И только тут Гриша сообразил, что он полночи пролежал на холодной скале, пусть и в спальнике, и что сегодня ему делать доклад на тему «Апокрифы об апостоле Андрее в славяно-русской книжности», который ещё не дописан, и на это у него оставалась пара часов.
— Ты где был? — уставился на Гришу Никифоров, взъерошенный, опухший и ещё более невыспавшийся. — Только я уснул, меня разбудили питерцы, представляешь? Полчаса как ушли. Был ещё Федя Ризоположенский, одна его фамилия меня до такого состояния доводит… Ты бы их смог разогнать, был бы рядом со мной. А мне ещё доклад писать…
— И мне.
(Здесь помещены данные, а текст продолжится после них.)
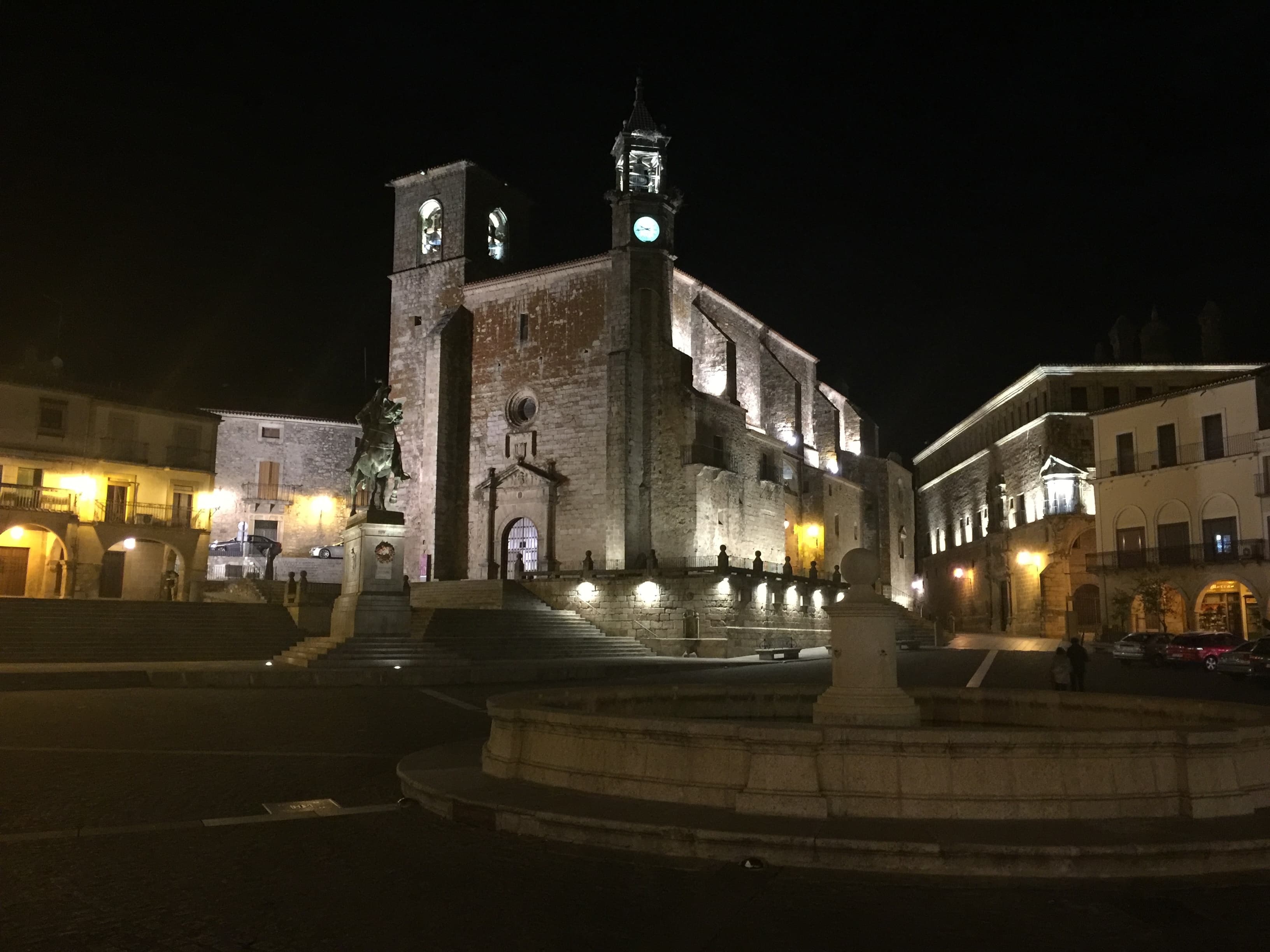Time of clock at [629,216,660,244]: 9:42
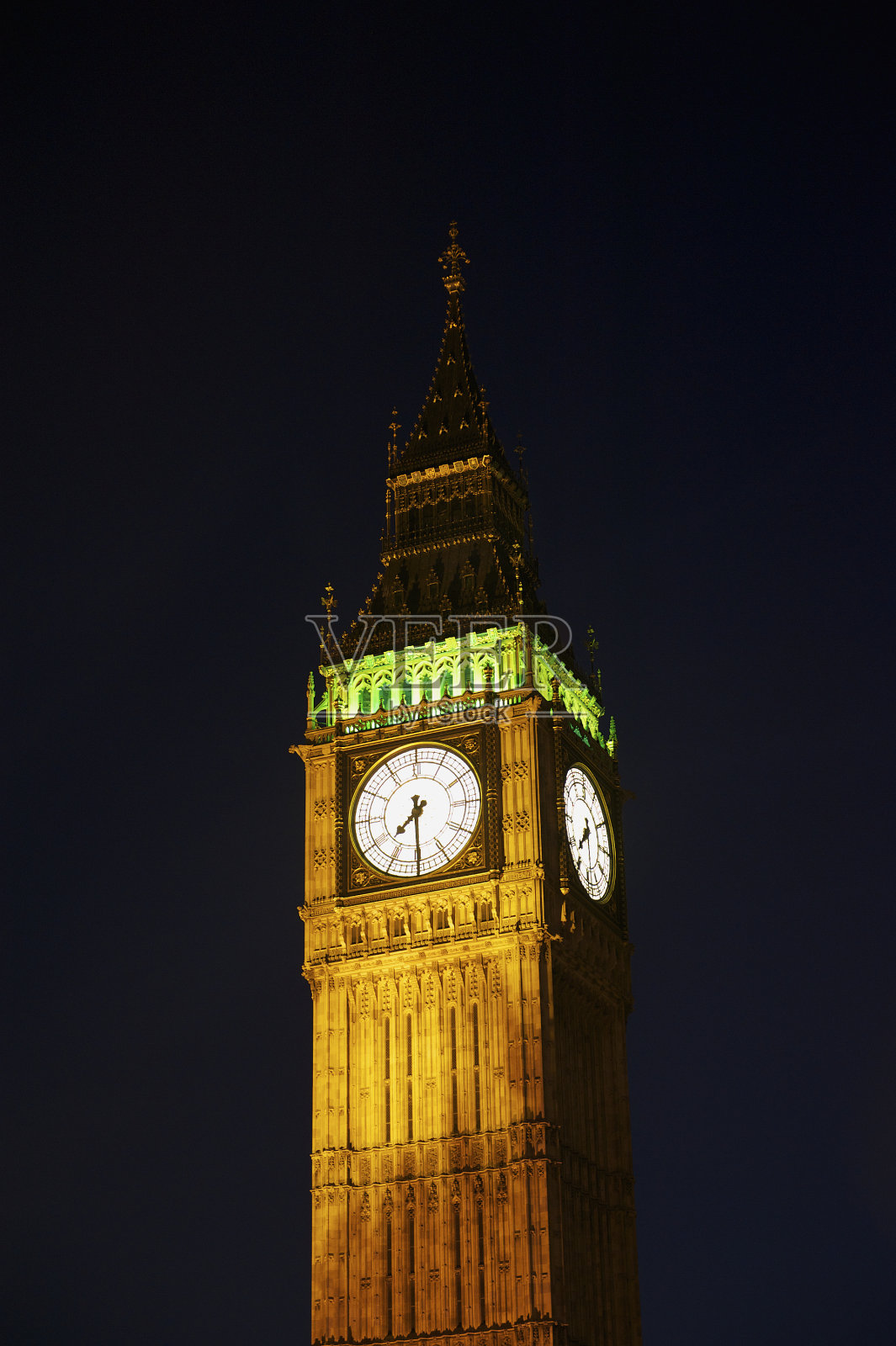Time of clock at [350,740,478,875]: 7:30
А представь, каково тут было Епифанию Монаху в девятом веке? В восемьсот восемнадцатом году, а?
— Ты бредишь, Гриша? И где ты был, предатель?
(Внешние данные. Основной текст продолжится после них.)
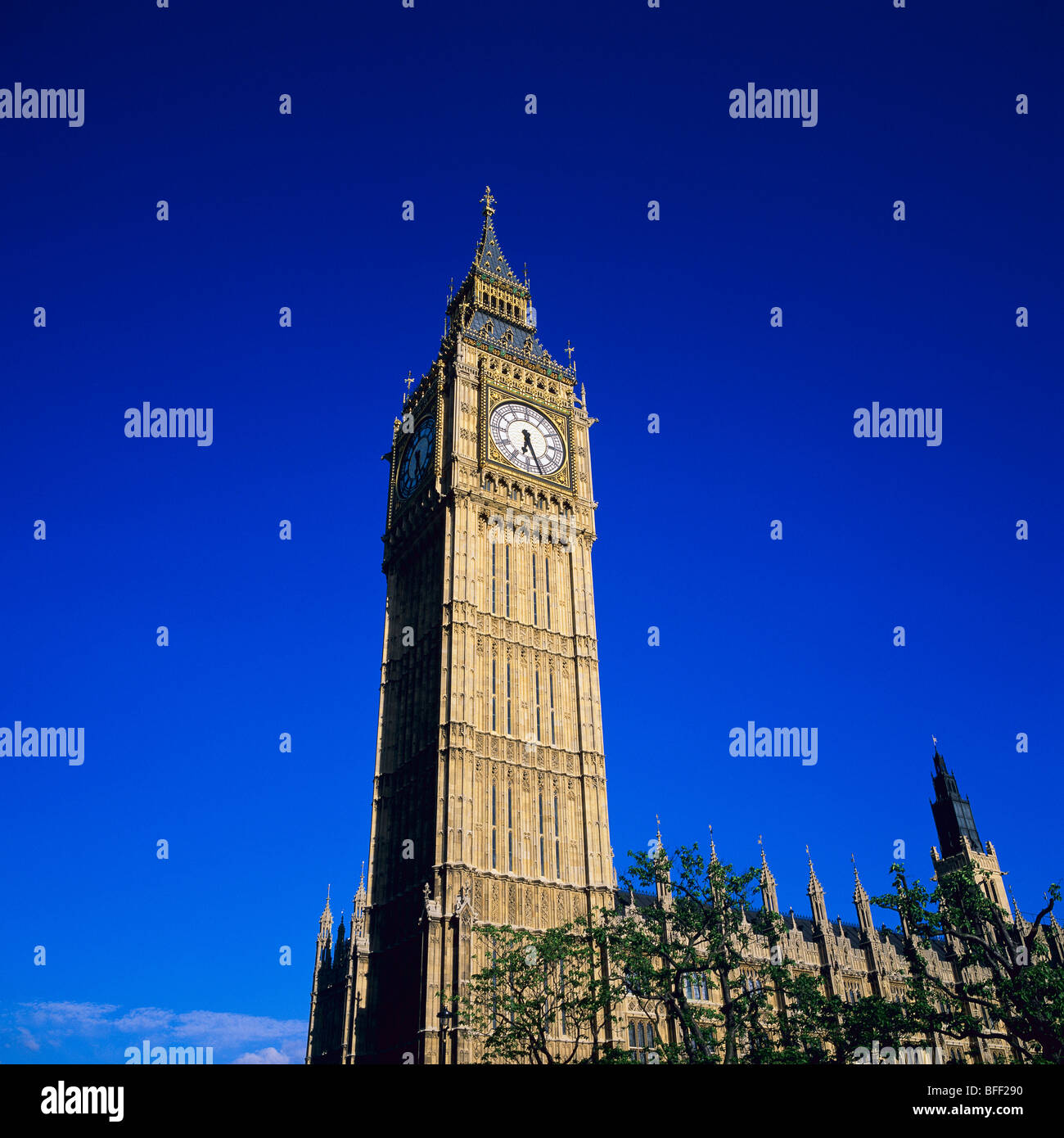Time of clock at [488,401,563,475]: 6:26
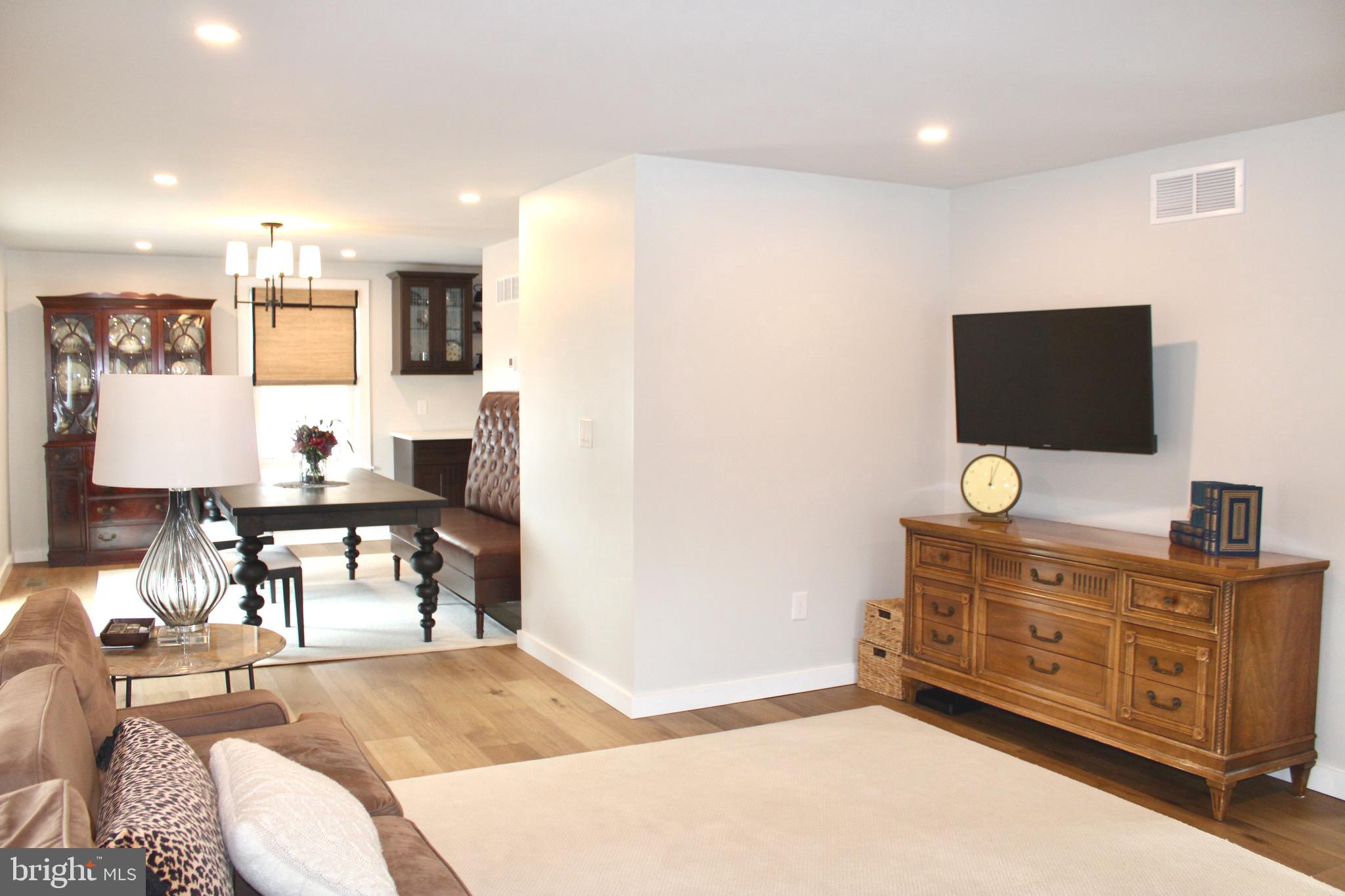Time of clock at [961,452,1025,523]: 12:03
— На тайной службе иконопочитателей в церкви Святого Созонта.
На это Никифоров ничего не ответил и лишь почесал в затылке, задумчиво глядя в сторону херсонесских развалин.
Руины древнего Херсонеса — Херсонеса Таврического, чтобы не путать с прочими, не нашими, а потому никому не нужными Херсонесами, — не только туристам-профанам, но и крупным спецам-историкам казались немыслимым чудом, «Русскими Помпеями», свалившимися на каменистую крымскую почву прямо с неба: подумать только — единственный найденный в Северном Причерноморье античный театр; вертикально стоящие (настоящие!) мраморные (беломраморные!) колонны базилики 1935 года, пусть не античные (о чём не догадываются профаны), но зато как величественно они смотрятся в лучах заходящего солнца на фоне такого же, как в Античности, моря! Город, где проповедовал Константин Философ, будущий святой Кирилл, брат Мефодия, и где обрёл он мощи священномученика Климента, папы Римского; Корсунь русских летописей, где принял святое крещение будущий креститель Руси князь Владимир Святославич, которого школьные учебники истории почему-то именуют Владимиром Красно Солнышко. Но самое главное — в Херсонесе побывал сам апостол Андрей Первозванный, которому и была посвящена нынешняя большая международная конференция, устроенная Херсонесским музеем-заповедником.